(WORK INSTRUCTIONS):
Copy the listing exactly, please, and keep every picture out of it.

(INPUT DATA):
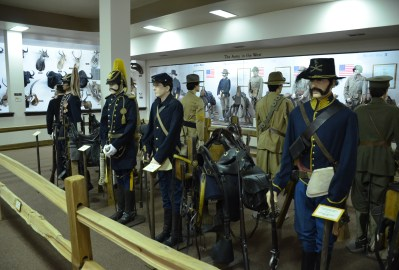 Military uniforms at the Nelson Museum of the West in Cheyenne, Wyoming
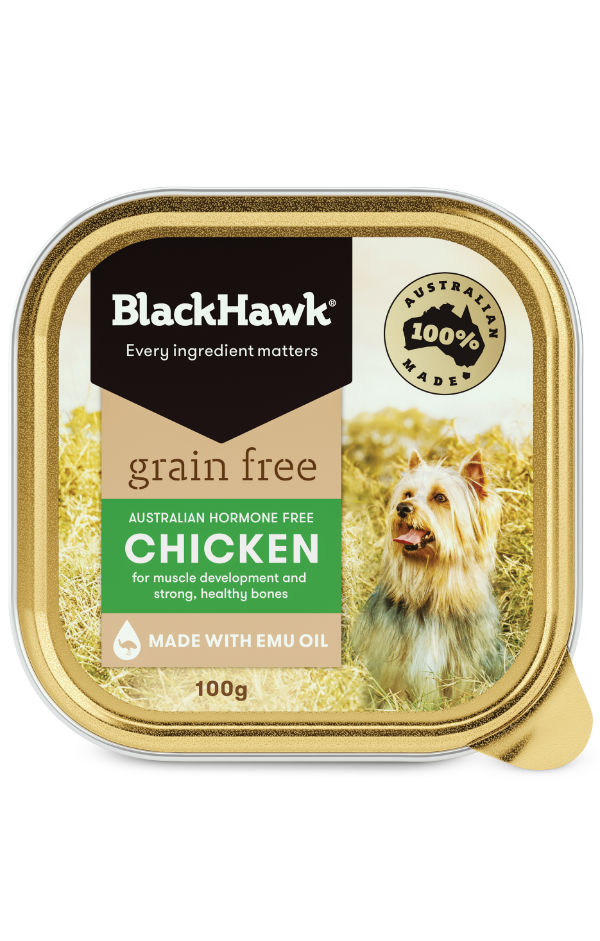 Grain Free Wet Dog Food Tray - Chicken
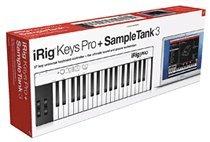 IK Multimedia CBKPST3HCDI Keys Pro + Sample Tank 3 Bundle by IK Multimedia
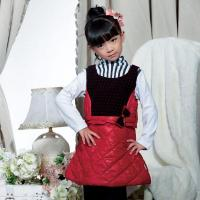 Buy cheap Baby Girls' Winter Dress from wholesalers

(YOUR SOLUTION):
 Military uniforms at the Nelson Museum of the West in Cheyenne, Wyoming
 Grain Free Wet Dog Food Tray - Chicken
 IK Multimedia CBKPST3HCDI Keys Pro + Sample Tank 3 Bundle by IK Multimedia
 Buy cheap Baby Girls' Winter Dress from wholesalers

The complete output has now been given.